Ärzte Zeitung online, 02.07.2011

Schützt Helicobacter pylori vor Asthma?

MAINZ (ikr). Ist die Zunahme an Asthmaerkrankungen möglicherweise auf das gezielte Ausmerzen des Magenbakteriums Helicobacter pylori in den westlichen Gesellschaften zurückzuführen? Hinweise darauf geben jetzt Ergebnisse einer tierexperimentellen Studie.

Immunologen der Universität Zürich haben gemeinsam mit Allergiespezialisten der Universitätsmedizin der Johannes Gutenberg-Universität Mainz Mäuse mit Helicobacter-pylori-Bakterien infiziert.

Wurden die Mäuse im Alter von wenigen Tagen infiziert, entwickelten sie eine immunologische Toleranz gegenüber dem Bakterium und reagierten selbst auf starke, Asthma auslösende Allergene nicht oder nur geringfügig.

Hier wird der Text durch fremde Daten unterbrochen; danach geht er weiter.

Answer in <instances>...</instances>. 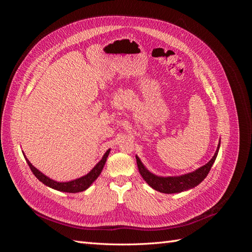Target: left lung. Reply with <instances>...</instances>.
Here are the masks:
<instances>
[{
  "label": "left lung",
  "instance_id": "8db88e82",
  "mask_svg": "<svg viewBox=\"0 0 252 252\" xmlns=\"http://www.w3.org/2000/svg\"><path fill=\"white\" fill-rule=\"evenodd\" d=\"M219 148H220V144L215 156H213V158L207 164L202 166L201 168H199L193 172L181 175V177H167V178L158 177V175L152 174L145 168V166L142 164L141 159L138 157H135V158H136V164H138V168L141 175L143 177V179L148 183V185L150 187L157 190V191L163 192V193H175V192L185 191V190L195 187L196 185H199L206 177H207V174L209 173L211 167L217 158Z\"/></svg>",
  "mask_w": 252,
  "mask_h": 252
}]
</instances>
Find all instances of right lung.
Returning a JSON list of instances; mask_svg holds the SVG:
<instances>
[{
  "label": "right lung",
  "mask_w": 252,
  "mask_h": 252,
  "mask_svg": "<svg viewBox=\"0 0 252 252\" xmlns=\"http://www.w3.org/2000/svg\"><path fill=\"white\" fill-rule=\"evenodd\" d=\"M109 151L110 150L106 151V154L104 155L103 158L94 166V168L91 170L88 174L84 175V177H82L80 179L73 180V181H70V182H64V183L56 182V181L49 179L48 177H46V175H44L41 171H39L35 168V167L32 166V164L30 163L28 159L26 158L24 154H23V155H24V157L26 158V162H27L28 166L30 167V169H32V173L43 183V184H45L50 188L59 190V191L75 193V192H81V191H84V190H86L96 180V178L98 177V175H100L101 171L103 170V167L106 163V159H107V158H108Z\"/></svg>",
  "instance_id": "right-lung-1"
}]
</instances>
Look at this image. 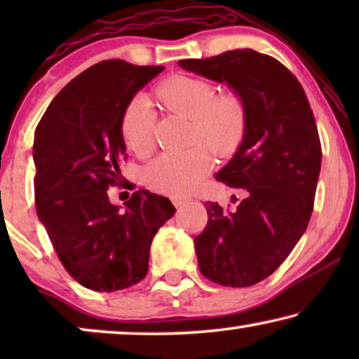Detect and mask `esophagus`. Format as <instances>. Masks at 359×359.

Mäuse, die jedoch erst im adulten Alter mit Helicobacter pylori infiziert wurden, waren dagegen weitaus schlechter geschützt. Doch selbst früh infizierte Mäuse verloren ihre Resistenz gegen Asthma auslösende Allergene, wenn bei ihnen nach der Sensibilisierungsphase Helicobacter pylori mit Hilfe von Antibiotika ausgerottet wurde.

"Die neuen Resultate bestätigen die Hypothese, dass die Zunahme von allergischem Asthma in den Industrienationen mit dem weitverbreiteten Einsatz von Antibiotika und dem daraus folgenden Verlust an Mikroorganismen, die den menschlichen Körper dauerhaft besiedeln, zusammenhängen", wird Dr. Christian Taube von der Universität Mainz in einer Mitteilung zitiert (Journal of Clinical Investigation online 1. Juli).